(Items from a data source)
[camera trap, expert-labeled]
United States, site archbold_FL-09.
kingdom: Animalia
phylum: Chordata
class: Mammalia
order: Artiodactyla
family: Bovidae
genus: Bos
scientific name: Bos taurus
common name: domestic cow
* * *
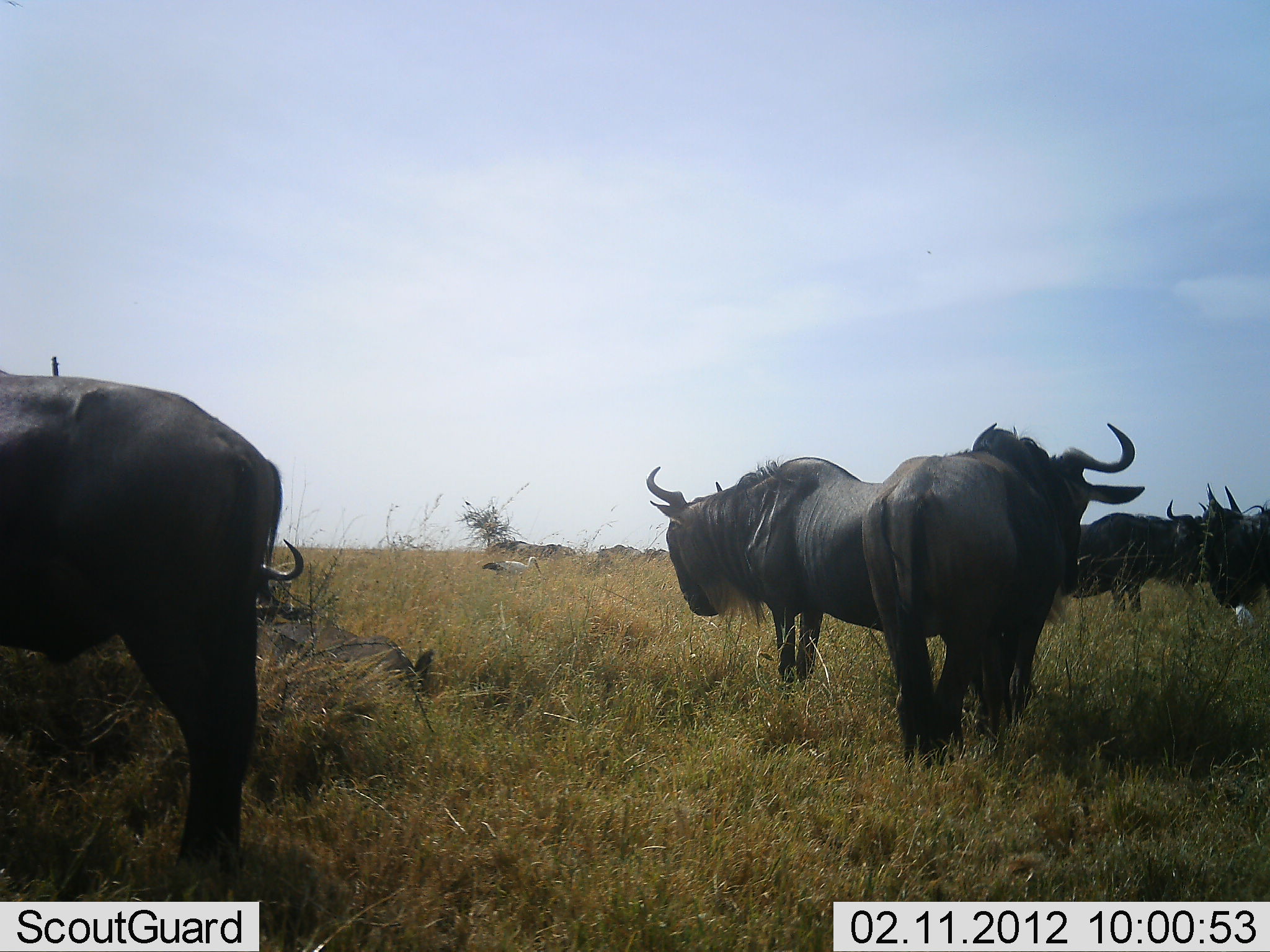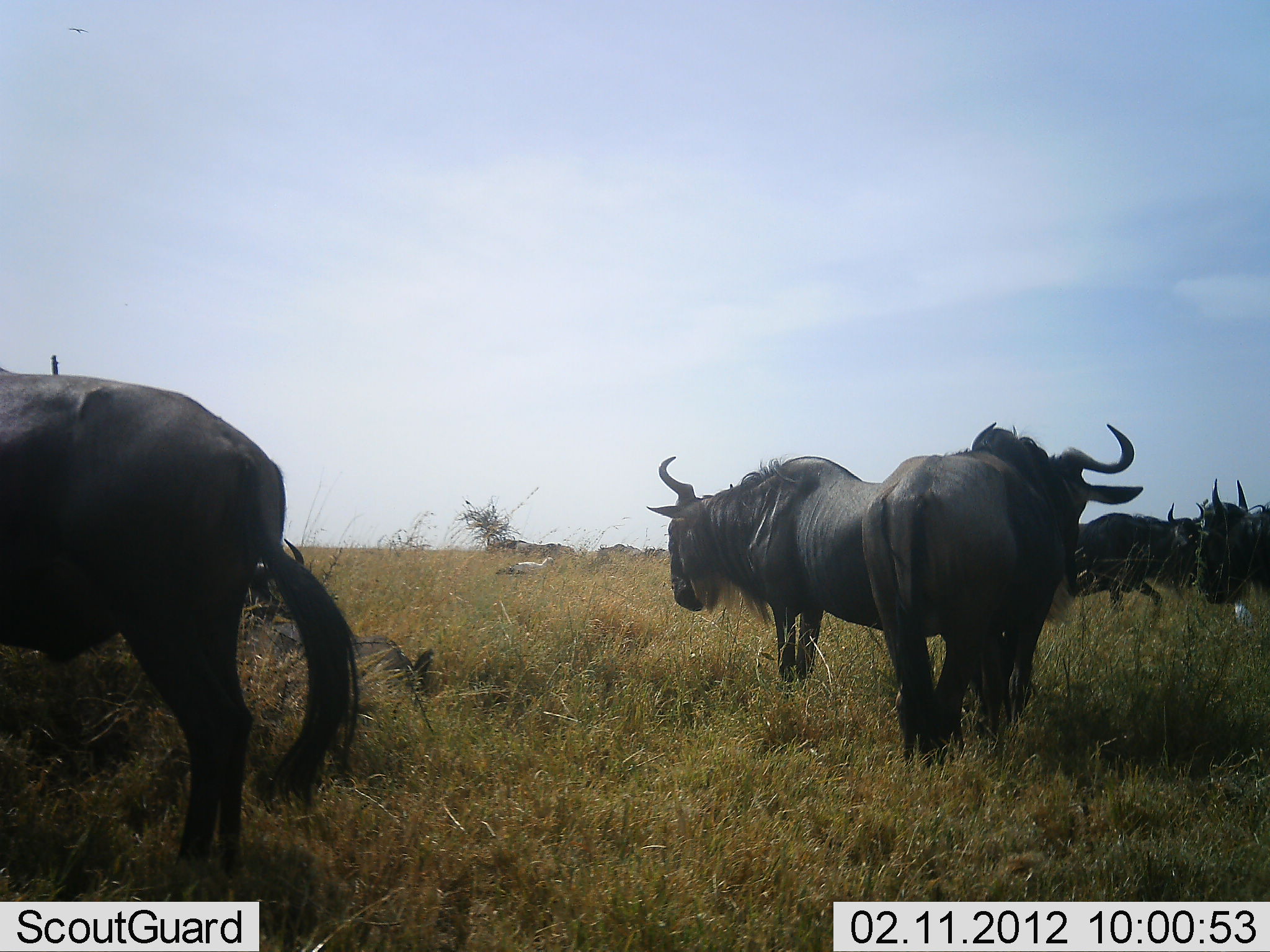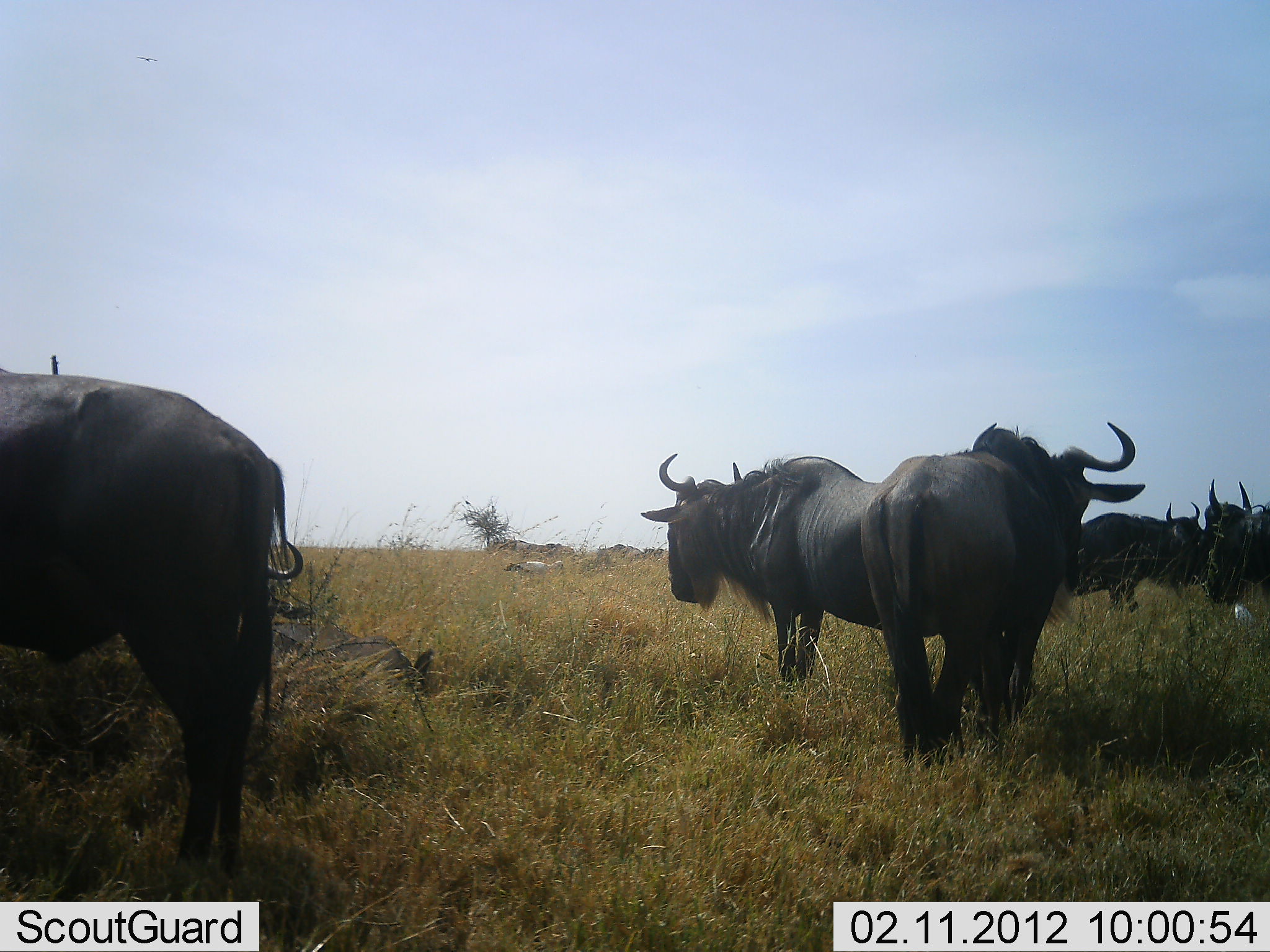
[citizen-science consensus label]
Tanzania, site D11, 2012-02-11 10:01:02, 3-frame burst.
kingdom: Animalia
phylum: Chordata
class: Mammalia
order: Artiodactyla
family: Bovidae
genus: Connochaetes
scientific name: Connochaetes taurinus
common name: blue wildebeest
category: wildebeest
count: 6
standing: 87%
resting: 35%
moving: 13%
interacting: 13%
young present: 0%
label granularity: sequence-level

TASK INSTRUCTIONS:
Using the entries above, give again exactly the lines from the line holding "young present: 0%" through the line holding "label granularity: sequence-level". Include both end lines and nothing else.

EXPECTED ANSWER:
young present: 0%
label granularity: sequence-level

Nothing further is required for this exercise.